### [Exercise goal]
Starting at the line that contains "Slaven : ett" and stopping after the line that contains "P. Lacordaire. [A", transcribe the listing below exactly; do not include any pictures.

══════════════════════════════

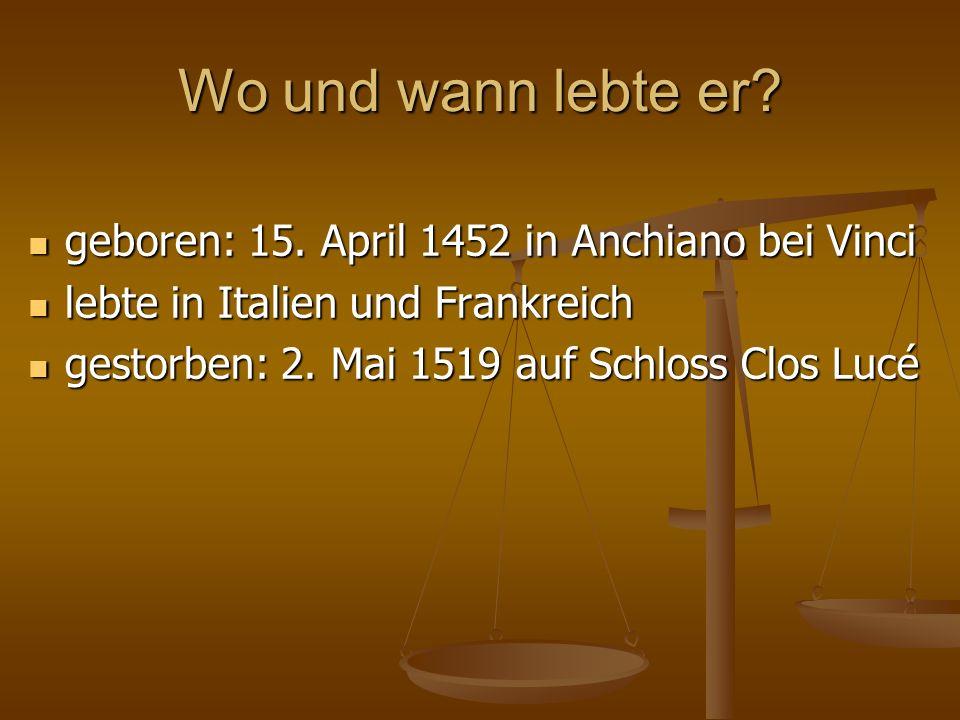 Wo und wann lebte er.geboren: 15. April 1452 in Anchiano bei Vinci geboren: 15.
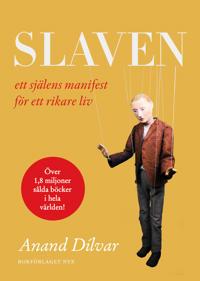 Slaven : ett själens manifest för ett rikare liv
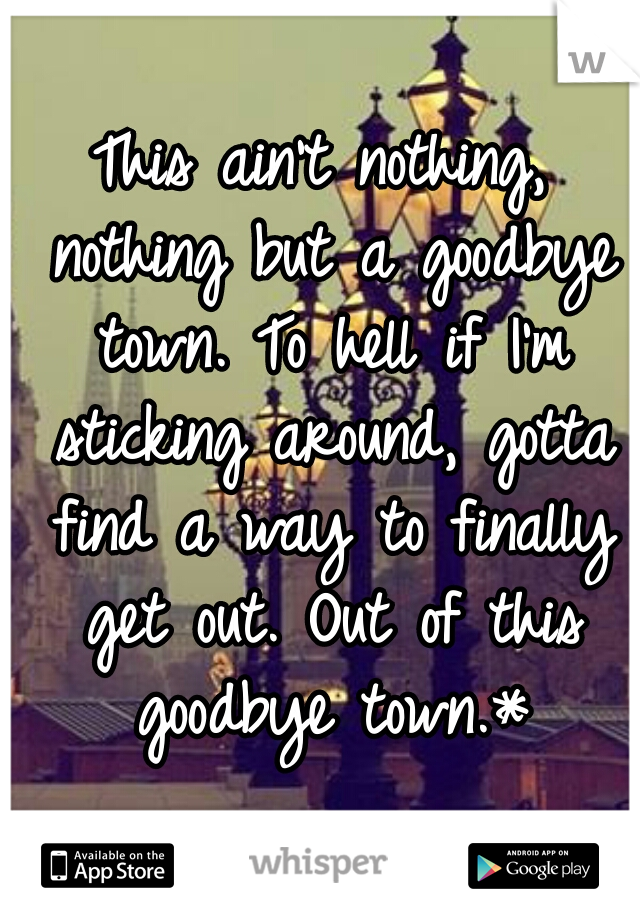 This ain't nothing, nothing but a goodbye town. To hell if I'm sticking around, gotta find a way to finally get out. Out of this goodbye town.*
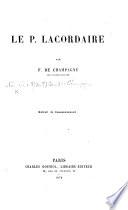 """Le P. Lacordaire. [A review of J. T. Foisset's """"Vie du P. Lacordaire.""""] Pdf/ePub eBook"""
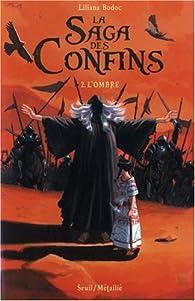 La Saga des Confins, Tome 2 : L'ombre par Liliana Bodoc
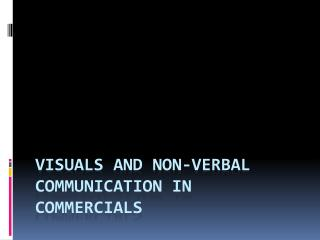 Visuals and Non-Verbal Communication in commercials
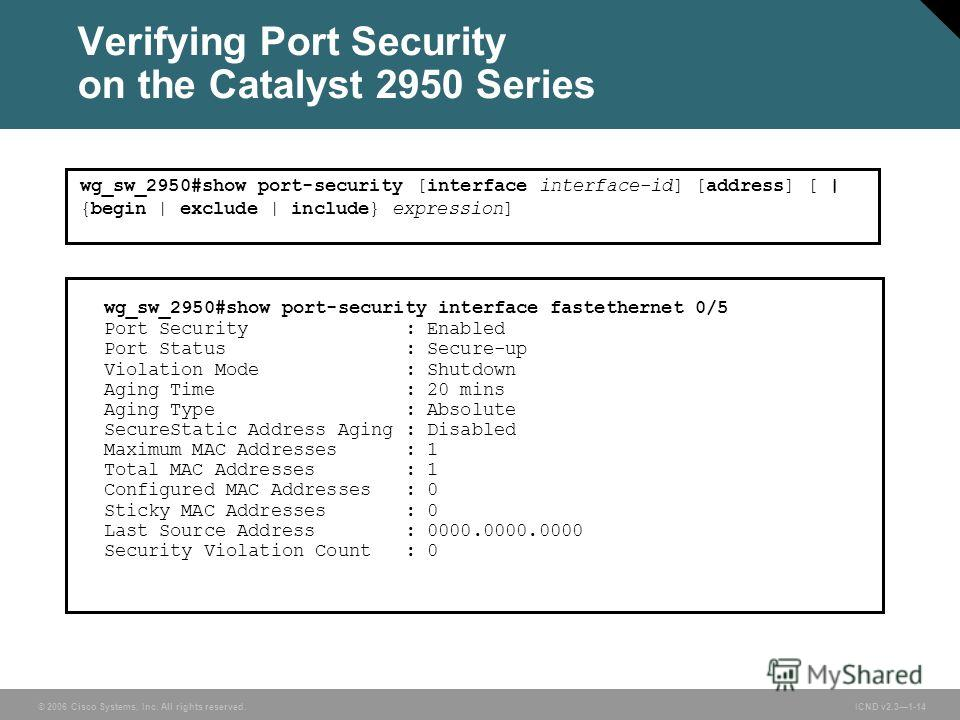 © 2006 Cisco Systems, Inc. All rights reserved. ICND v2.31-14 wg_sw_2950#show port-security [interface interface-id] [address] [ | {begin | exclude | include} expression] wg_sw_2950#show port-security interface fastethernet 0/5 Port Security : Enable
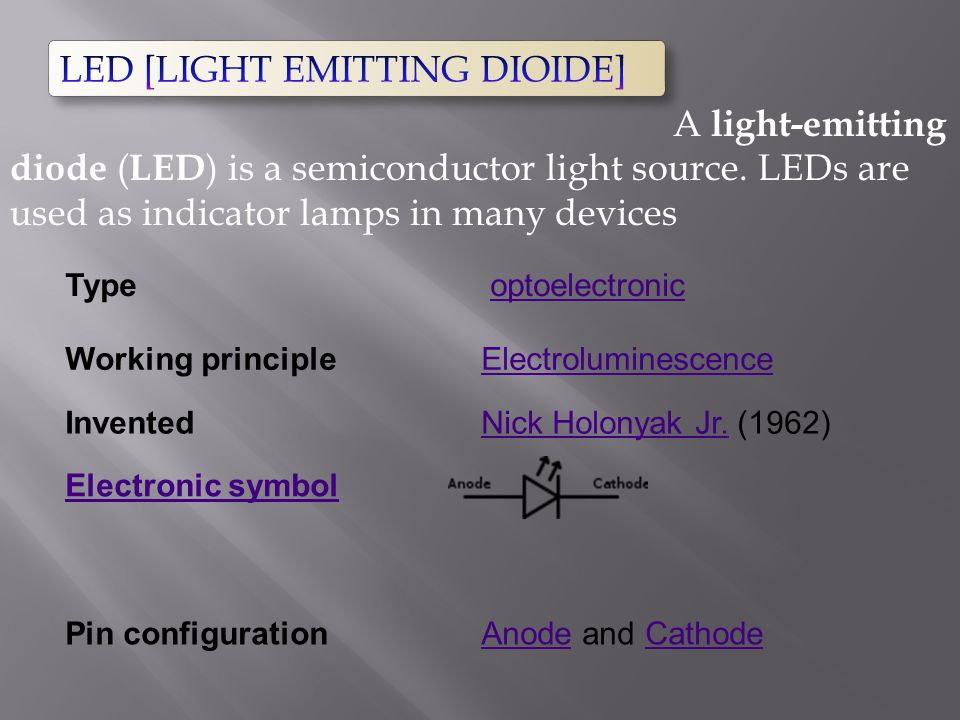 LED [LIGHT EMITTING DIOIDE]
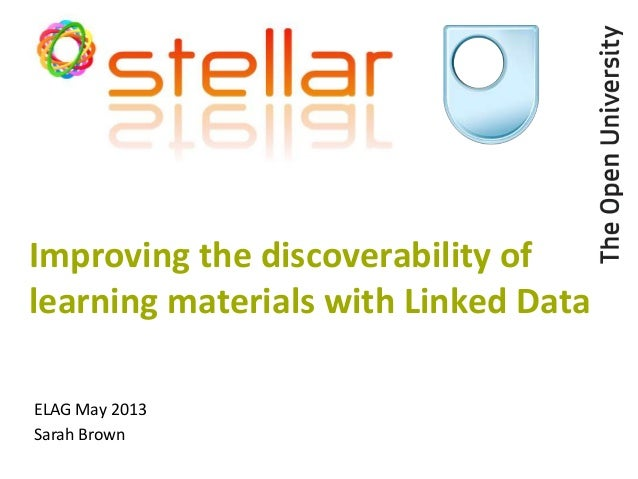 Improving the discoverability oflearning materials with Linked DataELAG May 2013Sarah Brown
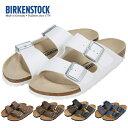 [全品送料無料]ビルケンシュトック Birkenstock アリゾナ 細幅タイプ Arizona Narrow サンダル メンズ レディース おしゃれ カジュアル 痛くない 歩きやすい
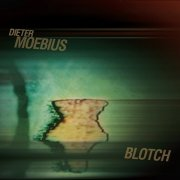 DIETER MOEBIUS / Blotch (CD)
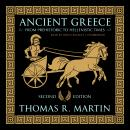 Ancient Greece, Second Edition: From Prehistoric to Hellenistic Times, Thomas R.  Martin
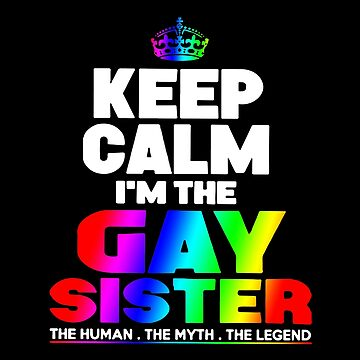 Keep Calm I'm The Gay Sister The Human The Myth The Legend T-shirts by wrightronalde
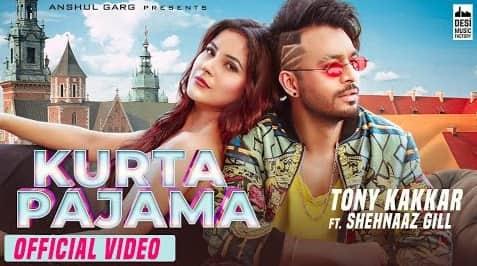 Kurta Pajama Lyrics In Hindi Tony Kakkar, Tony Kakkar, Hindi Songs Lyrics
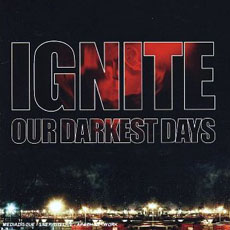 IGNITE Our darkest days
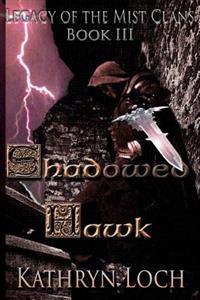 Shadowed Hawk Collectors Cover: Collectors Edition Cover 4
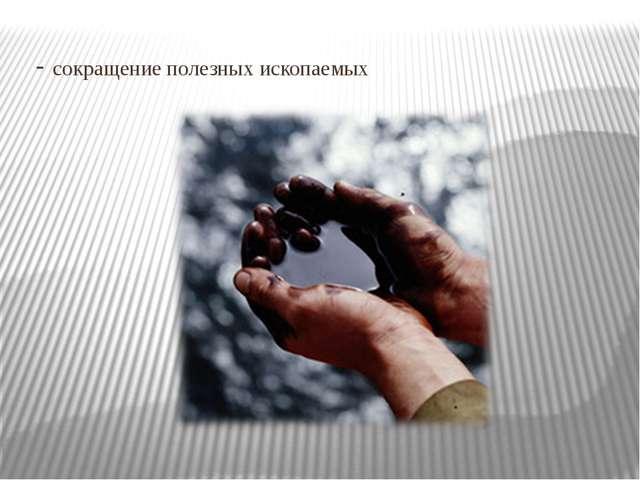 - сокращение полезных ископаемых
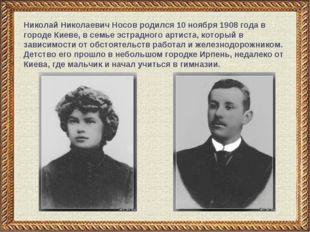 Николай Николаевич Носов родился 10 ноября 1908 года в городе Киеве, в семье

══════════════════════════════

### [Reply]
 Slaven : ett själens manifest för ett rikare liv
 This ain't nothing, nothing but a goodbye town. To hell if I'm sticking around, gotta find a way to finally get out. Out of this goodbye town.*
 """Le P. Lacordaire. [A review of J. T. Foisset's """"Vie du P. Lacordaire.""""] Pdf/ePub eBook"""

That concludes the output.